The team used a magnetic sled to recover tiny metallic “spherules” and concluded after some initial analysis that they were indeed “extrasolar,” or, in other words, interstellar. This is because the spherules contained an excess of elements including beryllium, lanthanum, and uranium “by up to three orders of magnitude relative to the solar system standard” compared to other stony meteorites, the team wrote at the time. But a pressing mystery remained, one that is highly relevant to the question of whether IM1 was sent by an alien intelligence or not: Was it an artificially-made object or a natural one? 
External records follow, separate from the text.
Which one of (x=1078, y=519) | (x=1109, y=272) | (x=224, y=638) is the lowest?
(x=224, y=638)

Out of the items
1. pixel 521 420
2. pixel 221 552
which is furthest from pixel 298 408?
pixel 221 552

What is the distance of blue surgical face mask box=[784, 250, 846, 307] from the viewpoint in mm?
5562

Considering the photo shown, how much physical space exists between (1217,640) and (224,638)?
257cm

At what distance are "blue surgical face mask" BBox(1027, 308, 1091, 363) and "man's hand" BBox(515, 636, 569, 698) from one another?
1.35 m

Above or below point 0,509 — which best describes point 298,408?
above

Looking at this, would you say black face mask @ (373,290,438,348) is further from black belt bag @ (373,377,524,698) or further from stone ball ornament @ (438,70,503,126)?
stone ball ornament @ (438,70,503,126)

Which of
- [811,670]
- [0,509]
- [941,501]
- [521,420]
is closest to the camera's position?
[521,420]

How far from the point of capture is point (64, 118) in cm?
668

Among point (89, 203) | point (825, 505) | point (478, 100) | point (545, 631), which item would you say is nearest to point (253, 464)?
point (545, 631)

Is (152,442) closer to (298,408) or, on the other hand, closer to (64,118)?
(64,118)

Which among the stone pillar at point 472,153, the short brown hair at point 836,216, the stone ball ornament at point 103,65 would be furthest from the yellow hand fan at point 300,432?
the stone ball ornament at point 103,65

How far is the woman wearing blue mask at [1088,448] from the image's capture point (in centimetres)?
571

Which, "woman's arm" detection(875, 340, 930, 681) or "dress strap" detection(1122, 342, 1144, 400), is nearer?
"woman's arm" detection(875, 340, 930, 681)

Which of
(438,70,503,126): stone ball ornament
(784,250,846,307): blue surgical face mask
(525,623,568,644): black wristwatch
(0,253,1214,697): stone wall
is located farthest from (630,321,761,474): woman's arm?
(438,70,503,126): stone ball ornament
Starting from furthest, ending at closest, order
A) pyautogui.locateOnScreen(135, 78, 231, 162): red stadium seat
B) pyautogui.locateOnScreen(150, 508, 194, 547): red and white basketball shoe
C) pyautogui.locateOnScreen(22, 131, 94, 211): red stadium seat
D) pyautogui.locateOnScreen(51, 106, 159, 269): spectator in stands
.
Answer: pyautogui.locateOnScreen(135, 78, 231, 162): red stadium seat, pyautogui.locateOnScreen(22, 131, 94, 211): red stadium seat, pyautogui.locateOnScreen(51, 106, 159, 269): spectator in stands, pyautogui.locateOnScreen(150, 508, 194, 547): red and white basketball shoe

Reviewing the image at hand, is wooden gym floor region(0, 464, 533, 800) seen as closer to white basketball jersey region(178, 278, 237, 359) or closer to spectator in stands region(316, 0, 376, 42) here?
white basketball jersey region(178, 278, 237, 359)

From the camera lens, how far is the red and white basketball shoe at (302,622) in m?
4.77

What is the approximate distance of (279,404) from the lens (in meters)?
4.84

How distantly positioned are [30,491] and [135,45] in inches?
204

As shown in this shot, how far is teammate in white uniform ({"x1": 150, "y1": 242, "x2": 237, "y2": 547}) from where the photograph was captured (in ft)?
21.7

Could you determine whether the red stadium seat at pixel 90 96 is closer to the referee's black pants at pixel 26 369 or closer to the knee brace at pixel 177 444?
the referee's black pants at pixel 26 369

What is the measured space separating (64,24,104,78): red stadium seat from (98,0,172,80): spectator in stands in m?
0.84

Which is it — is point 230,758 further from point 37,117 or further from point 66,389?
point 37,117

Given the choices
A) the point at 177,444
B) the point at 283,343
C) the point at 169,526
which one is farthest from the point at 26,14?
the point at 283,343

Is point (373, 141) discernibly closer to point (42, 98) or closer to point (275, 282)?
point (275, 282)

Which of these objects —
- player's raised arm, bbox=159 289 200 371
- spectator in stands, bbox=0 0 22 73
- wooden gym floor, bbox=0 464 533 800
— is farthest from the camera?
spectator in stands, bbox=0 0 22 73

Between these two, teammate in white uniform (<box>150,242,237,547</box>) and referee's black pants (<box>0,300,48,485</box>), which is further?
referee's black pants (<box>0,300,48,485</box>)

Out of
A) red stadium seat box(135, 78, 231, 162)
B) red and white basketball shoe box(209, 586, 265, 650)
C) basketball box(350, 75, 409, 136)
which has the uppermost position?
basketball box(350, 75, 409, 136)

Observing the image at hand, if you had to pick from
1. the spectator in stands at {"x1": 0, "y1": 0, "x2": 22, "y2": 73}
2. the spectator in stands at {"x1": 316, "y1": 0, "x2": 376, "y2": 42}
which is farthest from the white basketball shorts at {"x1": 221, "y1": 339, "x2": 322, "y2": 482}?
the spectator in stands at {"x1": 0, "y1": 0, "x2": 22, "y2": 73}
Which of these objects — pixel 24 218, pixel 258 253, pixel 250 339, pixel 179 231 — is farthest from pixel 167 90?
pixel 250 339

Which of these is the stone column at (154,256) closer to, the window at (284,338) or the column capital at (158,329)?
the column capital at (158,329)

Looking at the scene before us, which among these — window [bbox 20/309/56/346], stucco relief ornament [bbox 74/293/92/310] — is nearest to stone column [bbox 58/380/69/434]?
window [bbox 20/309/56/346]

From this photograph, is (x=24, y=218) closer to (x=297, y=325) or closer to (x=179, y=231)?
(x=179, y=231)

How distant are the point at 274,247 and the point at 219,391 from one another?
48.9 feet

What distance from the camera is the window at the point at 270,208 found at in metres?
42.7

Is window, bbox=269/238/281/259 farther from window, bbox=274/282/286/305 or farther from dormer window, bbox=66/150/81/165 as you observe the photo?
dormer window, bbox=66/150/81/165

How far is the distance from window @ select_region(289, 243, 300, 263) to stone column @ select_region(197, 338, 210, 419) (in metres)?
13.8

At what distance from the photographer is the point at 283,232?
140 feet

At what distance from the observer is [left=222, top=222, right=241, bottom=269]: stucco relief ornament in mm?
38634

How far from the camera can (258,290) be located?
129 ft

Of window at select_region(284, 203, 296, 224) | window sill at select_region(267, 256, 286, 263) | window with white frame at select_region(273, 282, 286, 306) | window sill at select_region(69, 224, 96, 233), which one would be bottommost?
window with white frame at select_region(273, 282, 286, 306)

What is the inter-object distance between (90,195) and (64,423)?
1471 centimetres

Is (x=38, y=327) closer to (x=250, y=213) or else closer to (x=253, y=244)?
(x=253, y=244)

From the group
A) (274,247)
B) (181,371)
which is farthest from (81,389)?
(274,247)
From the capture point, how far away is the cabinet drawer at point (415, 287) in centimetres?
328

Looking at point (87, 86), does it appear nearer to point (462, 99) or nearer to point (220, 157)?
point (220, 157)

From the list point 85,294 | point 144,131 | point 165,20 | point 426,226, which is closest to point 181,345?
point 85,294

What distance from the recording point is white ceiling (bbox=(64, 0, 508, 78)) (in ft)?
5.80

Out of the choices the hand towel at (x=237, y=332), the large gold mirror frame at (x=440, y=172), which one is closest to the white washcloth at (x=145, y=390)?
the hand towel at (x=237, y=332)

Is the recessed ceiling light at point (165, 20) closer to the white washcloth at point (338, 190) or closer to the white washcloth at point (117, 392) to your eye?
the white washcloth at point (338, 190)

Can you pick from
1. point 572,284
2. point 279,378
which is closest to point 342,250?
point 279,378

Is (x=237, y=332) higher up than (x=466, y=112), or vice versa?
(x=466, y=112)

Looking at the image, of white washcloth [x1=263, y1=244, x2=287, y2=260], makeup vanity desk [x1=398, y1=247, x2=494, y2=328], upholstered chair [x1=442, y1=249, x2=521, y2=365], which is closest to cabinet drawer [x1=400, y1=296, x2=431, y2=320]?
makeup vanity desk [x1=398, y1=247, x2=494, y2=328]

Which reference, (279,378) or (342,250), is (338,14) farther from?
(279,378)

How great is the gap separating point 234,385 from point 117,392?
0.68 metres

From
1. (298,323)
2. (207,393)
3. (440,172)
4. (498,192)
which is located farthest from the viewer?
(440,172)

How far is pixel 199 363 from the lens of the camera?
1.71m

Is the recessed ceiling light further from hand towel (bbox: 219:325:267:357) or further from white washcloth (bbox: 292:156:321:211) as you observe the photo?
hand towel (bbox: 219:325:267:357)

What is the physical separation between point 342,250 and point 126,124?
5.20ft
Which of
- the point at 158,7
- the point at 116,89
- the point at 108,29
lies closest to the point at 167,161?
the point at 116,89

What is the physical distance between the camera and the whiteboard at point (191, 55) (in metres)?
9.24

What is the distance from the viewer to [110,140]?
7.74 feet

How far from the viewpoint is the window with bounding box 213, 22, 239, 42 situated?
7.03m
According to a new preprint study posted online by Loeb and Michael McLeod, a postdoctoral fellow at The Center for Astrophysics | Harvard & Smithsonian, IM1’s properties “can be naturally explained by tidal disruption of rocky planets on highly eccentric orbits around the most common stars, M-dwarfs.” The paper has been submitted for publication in The Astrophysical Journal, Loeb told Motherboard.

The paper notes that previous studies have shown that some white dwarf stars have metals in their atmospheres, which Loeb and McLeod write may be remnants of rocky planets that passed too close to the star and experienced a form of tidal disruption—think of the sci-fi image of an object getting too close to a black hole and being stretched out and torn up, or “spaghettified.” Some bits of metal-flecked rock are accreted around the star, while others are flung out into space at high speed. The pair note that “the exact physical processes that fuel the disruption of rocky bodies around [white dwarves] remains unknown, though many plausible scenarios have been suggested,” and the paper suggests a few options for how this could occur. 

“Does this mean that IM1 definitely originated from a natural astrophysical environment and was not a technological Voyager-like meteor manufactured by another civilization? We do not know for sure,” Loeb said in a statement accompanying the paper. “Our next expedition to the Pacific Ocean aims to find bigger pieces of IM1 and check whether it was a rock or a more exotic object. Until we find bigger pieces of IM1, we will not know with certainty the origin of IM1.” 

“The enhanced abundance of rare elements could have served a technological purpose. For example, lanthanum could have been melted from semiconductors and uranium could have been used as fuel in a fission reactor. But our calculations in the new paper provide a reasonable context for explaining pieces of rock along IM1’s path.”

Loeb and the team’s work is hardly done. “The plan is to go on the next expedition to [the] IM1 site within nine months,” he told Motherboard in an email. “We are currently developing the tools to find bigger pieces of IM1. In parallel we continue to analyze the remaining spherules that we retrieved in the first expedition, including isotopes that could help us in dating the age of its material.”